[DOCUMENT EXTRACT]

According to Larson, he ran five sets of tires for about 40 laps each. According to Arrow McLaren, Larson completed 172 laps in the test.
Larson was able to stay ahead of the rain that has hit the West Coast. He completed the Busch Light Clash at the Los Angeles Coliseum on February 3 and headed to Phoenix, where he met up with his IndyCar team for the test.
“It was great to be able to test,” Larson said. “Again, kind of like the Clash this last weekend for NASCAR, I was not expecting to race then, and I wasn’t expecting when I woke up yesterday that I was going to be running an Indy car. I had to kind of get my mind right to prepare myself for that.
“Overall, I was pleased to get the test in. Great, great conditions with weather yesterday. Looks like it’s going to rain here shortly. Glad we were able to do that.
“I thought it went smooth. I got three or four hours in of laps, I think five sets of tires. It was good to run through some things, get comfortable out there making laps, but get to do some pit stop sort of stuff.”
Larson completed his rookie orientation program (ROP) at the Indianapolis Motor Speedway on October 12, 2023. That was on the 2.5-mile oval in a controlled test where the talented driver had to completed a regimented list at laps at set speeds.
At Phoenix, it was a short oval where the driver was able to test the limits of his comfort zone.
“Honestly, yesterday was probably more uncomfortable just because it’s a smaller track,” Larson explained. “Things are happening quicker. You’re having to lift off the throttle a little bit. At Indy, once we got through the different stages and stuff, we were wide open pretty easy by yourself. It was a cool day and all that.
“Yesterday was fun to kind of have to work on the timing of the corner and work through some balance things because, yeah, I mean, the balance was definitely not perfect, which was good to feel.
“At Indy, I’m out there by myself. They have downforce packed into it. I’m comfortable. Didn’t really feel much about the car changing there, so… It was good to feel the car not be quite perfect at times yesterday.”
One thing that surprised Larson is how similar the IndyCar performs to his No. 5 Hendrickcars.com Chevrolet at Hendrick Motorsports in the NASCAR Cup Series.
“Honestly, though, nothing about yesterday felt way different than what a Cup car, the Next Gen car, feels like,” Larson said. “That was good for me. I think the characteristics of the Indy car versus the Cup car, at least at Phoenix, felt very similar. You’re just going a lot faster in an IndyCar.
“The moments happen a lot quicker. The edge of good versus not good feels a lot sharper. Yeah, it didn’t feel way, way different than what I was, I guess, used to. Even with those moments of getting sideways, it didn’t feel way different.”
Even though he nearly spun out, did Larson come close to finding his limit?

[/DOCUMENT EXTRACT]
[SOURCE DATA]

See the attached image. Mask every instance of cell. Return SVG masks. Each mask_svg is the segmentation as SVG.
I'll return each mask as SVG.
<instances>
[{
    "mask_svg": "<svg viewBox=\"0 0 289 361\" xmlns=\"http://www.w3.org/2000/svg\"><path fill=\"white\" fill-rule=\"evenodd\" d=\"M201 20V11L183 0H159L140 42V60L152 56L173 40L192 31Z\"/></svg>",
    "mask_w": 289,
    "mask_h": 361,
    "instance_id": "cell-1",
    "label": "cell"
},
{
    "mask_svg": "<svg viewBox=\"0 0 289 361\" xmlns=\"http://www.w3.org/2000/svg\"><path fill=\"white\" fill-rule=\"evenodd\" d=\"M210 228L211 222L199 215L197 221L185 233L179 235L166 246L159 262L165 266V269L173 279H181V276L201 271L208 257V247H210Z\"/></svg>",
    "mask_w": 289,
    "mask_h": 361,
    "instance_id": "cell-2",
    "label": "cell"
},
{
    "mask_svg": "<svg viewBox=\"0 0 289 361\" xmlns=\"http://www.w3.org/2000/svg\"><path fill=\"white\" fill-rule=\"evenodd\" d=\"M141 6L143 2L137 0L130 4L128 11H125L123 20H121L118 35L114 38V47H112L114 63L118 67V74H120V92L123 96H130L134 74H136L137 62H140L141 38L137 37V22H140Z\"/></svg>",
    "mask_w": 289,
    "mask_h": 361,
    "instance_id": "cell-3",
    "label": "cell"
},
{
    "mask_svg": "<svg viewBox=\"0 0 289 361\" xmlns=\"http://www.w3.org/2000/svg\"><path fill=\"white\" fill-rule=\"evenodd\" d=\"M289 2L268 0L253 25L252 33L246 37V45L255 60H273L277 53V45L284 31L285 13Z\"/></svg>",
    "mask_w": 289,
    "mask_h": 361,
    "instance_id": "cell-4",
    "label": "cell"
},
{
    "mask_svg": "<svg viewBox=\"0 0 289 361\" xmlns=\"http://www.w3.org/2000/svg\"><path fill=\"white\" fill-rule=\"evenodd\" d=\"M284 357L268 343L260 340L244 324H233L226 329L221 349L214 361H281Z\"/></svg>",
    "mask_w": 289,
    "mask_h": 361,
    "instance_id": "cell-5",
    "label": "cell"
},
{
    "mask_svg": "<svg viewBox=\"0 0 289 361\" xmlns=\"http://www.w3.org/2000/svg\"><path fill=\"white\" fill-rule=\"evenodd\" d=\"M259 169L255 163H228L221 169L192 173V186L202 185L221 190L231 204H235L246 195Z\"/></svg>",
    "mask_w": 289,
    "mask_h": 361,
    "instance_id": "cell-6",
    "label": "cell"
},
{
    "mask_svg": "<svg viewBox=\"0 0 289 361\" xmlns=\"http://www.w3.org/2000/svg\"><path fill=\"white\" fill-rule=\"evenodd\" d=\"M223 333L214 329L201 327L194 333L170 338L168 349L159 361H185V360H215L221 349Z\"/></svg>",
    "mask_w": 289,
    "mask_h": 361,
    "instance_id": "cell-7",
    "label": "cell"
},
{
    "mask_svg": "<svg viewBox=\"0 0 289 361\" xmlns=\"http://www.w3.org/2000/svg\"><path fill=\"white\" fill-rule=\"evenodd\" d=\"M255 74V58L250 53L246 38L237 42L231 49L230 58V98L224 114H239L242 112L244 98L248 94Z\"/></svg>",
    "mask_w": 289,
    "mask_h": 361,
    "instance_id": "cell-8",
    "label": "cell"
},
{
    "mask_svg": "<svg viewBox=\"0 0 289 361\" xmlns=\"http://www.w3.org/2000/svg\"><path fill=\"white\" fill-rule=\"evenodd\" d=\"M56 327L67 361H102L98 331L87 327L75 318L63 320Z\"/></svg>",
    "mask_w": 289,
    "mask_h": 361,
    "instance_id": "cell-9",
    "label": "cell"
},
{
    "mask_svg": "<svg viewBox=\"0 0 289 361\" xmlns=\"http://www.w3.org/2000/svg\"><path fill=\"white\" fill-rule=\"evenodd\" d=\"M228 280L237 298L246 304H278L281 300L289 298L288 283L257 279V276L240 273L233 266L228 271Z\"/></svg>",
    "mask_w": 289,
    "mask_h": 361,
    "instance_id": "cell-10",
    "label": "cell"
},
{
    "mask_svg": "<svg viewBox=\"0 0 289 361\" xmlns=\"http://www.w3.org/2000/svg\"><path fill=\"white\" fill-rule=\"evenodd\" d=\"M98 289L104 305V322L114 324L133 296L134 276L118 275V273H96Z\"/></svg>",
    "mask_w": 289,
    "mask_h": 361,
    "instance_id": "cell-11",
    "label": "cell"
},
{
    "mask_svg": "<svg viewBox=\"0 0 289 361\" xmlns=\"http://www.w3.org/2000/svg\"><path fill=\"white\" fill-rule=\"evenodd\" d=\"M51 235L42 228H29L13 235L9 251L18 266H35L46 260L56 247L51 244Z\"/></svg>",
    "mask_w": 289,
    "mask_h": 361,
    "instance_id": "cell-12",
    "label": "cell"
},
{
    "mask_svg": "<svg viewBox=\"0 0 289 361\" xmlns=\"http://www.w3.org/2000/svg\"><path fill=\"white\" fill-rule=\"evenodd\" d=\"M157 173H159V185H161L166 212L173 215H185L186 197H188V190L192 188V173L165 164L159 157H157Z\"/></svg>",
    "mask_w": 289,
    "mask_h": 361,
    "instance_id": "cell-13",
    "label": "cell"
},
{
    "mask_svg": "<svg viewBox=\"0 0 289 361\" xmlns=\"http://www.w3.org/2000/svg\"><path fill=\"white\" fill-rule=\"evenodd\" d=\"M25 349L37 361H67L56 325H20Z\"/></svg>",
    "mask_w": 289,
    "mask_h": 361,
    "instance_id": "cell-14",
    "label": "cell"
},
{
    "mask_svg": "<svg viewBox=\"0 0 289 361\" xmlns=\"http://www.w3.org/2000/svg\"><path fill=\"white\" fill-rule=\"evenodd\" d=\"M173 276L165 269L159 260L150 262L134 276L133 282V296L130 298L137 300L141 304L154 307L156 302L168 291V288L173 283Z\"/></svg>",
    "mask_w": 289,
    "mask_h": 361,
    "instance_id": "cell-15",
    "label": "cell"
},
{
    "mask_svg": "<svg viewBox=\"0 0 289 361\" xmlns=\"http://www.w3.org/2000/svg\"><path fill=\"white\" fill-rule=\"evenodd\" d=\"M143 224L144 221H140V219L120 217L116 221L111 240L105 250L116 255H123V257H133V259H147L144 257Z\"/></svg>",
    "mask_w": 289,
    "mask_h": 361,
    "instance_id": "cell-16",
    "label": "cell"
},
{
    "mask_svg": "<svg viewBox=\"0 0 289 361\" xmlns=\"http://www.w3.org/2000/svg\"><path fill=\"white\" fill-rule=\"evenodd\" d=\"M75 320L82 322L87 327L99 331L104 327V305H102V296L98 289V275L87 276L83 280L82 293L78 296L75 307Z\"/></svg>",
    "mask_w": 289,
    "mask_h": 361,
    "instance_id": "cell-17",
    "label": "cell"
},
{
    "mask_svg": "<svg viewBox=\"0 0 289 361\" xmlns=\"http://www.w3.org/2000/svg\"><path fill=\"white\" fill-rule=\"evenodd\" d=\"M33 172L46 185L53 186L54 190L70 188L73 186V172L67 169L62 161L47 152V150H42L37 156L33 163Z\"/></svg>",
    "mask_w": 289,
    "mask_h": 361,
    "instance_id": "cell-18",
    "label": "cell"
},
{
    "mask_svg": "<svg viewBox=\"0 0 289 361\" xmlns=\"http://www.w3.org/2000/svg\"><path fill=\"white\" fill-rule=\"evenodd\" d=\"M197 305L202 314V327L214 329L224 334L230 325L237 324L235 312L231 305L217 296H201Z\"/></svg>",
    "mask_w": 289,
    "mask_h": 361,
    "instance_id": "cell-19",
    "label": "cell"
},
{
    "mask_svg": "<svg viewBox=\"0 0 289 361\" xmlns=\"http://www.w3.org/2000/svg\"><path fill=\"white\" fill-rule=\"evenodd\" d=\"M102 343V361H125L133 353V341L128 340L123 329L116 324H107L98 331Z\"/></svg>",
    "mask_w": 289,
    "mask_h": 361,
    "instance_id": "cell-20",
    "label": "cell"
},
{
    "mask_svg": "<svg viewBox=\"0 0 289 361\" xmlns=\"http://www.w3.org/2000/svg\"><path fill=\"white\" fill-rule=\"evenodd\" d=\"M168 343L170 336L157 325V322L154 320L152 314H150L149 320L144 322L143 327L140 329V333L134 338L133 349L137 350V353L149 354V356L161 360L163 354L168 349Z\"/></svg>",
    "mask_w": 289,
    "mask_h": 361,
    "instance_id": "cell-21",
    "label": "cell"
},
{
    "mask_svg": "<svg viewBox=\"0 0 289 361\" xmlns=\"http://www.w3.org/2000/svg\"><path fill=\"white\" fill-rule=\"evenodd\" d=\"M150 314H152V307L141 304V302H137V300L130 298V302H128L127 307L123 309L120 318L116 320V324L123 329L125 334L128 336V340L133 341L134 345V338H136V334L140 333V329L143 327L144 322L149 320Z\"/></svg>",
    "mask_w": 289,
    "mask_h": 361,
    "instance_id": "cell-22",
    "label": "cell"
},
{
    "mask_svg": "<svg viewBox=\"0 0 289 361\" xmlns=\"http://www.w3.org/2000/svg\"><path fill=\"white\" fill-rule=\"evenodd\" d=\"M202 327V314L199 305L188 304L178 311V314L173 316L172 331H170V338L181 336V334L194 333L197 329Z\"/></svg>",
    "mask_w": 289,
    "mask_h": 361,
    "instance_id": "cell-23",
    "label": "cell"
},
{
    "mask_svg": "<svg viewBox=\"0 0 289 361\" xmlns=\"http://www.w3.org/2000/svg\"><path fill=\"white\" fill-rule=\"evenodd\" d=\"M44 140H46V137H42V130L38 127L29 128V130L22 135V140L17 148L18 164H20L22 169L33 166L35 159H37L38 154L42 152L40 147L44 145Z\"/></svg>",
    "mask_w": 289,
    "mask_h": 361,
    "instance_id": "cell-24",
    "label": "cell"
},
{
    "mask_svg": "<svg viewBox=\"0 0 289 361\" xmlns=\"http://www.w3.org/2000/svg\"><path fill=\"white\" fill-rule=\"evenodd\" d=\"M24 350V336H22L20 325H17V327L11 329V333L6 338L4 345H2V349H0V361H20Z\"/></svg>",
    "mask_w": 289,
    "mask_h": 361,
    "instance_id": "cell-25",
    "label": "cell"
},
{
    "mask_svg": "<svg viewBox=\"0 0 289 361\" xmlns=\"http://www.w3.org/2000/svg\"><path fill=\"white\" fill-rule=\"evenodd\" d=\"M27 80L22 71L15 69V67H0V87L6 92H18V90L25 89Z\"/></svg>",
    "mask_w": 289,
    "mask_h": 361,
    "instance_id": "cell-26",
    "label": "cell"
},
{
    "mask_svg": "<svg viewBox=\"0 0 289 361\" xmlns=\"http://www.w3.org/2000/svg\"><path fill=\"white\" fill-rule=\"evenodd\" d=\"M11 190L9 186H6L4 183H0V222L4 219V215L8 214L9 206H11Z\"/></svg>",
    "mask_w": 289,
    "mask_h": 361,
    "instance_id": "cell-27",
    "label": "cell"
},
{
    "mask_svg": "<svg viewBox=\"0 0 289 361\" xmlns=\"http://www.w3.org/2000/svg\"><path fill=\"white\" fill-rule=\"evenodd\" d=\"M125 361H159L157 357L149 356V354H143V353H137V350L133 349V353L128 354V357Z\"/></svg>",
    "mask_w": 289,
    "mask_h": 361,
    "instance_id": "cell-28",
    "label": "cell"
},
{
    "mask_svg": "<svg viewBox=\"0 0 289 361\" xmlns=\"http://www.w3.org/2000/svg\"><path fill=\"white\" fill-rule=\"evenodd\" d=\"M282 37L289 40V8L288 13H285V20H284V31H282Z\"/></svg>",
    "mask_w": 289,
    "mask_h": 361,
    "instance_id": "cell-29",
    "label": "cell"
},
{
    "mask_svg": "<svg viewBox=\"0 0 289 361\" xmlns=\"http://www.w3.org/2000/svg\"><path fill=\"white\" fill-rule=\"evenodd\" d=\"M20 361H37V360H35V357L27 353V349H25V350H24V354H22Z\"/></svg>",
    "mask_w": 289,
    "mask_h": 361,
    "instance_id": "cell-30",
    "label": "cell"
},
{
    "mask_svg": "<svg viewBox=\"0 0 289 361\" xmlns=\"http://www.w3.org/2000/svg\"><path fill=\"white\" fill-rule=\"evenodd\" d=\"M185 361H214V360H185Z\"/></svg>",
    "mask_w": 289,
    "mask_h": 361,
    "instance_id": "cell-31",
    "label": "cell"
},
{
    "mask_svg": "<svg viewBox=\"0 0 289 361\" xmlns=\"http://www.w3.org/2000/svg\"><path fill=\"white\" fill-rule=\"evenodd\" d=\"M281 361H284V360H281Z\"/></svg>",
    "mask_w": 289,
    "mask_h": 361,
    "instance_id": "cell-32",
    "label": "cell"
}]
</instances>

[/SOURCE DATA]

● **WHAT YOU ARE ASKED TO DO**
Repeat the part of the article on Larson's Phoenix test that begins at the words "Larson completed his" and stops after the words "and all that.". The records stand apart from the article on Larson's Phoenix test and have no connection to it.

● **EXERCISE SOLUTION**
Larson completed his rookie orientation program (ROP) at the Indianapolis Motor Speedway on October 12, 2023. That was on the 2.5-mile oval in a controlled test where the talented driver had to completed a regimented list at laps at set speeds.
At Phoenix, it was a short oval where the driver was able to test the limits of his comfort zone.
“Honestly, yesterday was probably more uncomfortable just because it’s a smaller track,” Larson explained. “Things are happening quicker. You’re having to lift off the throttle a little bit. At Indy, once we got through the different stages and stuff, we were wide open pretty easy by yourself. It was a cool day and all that.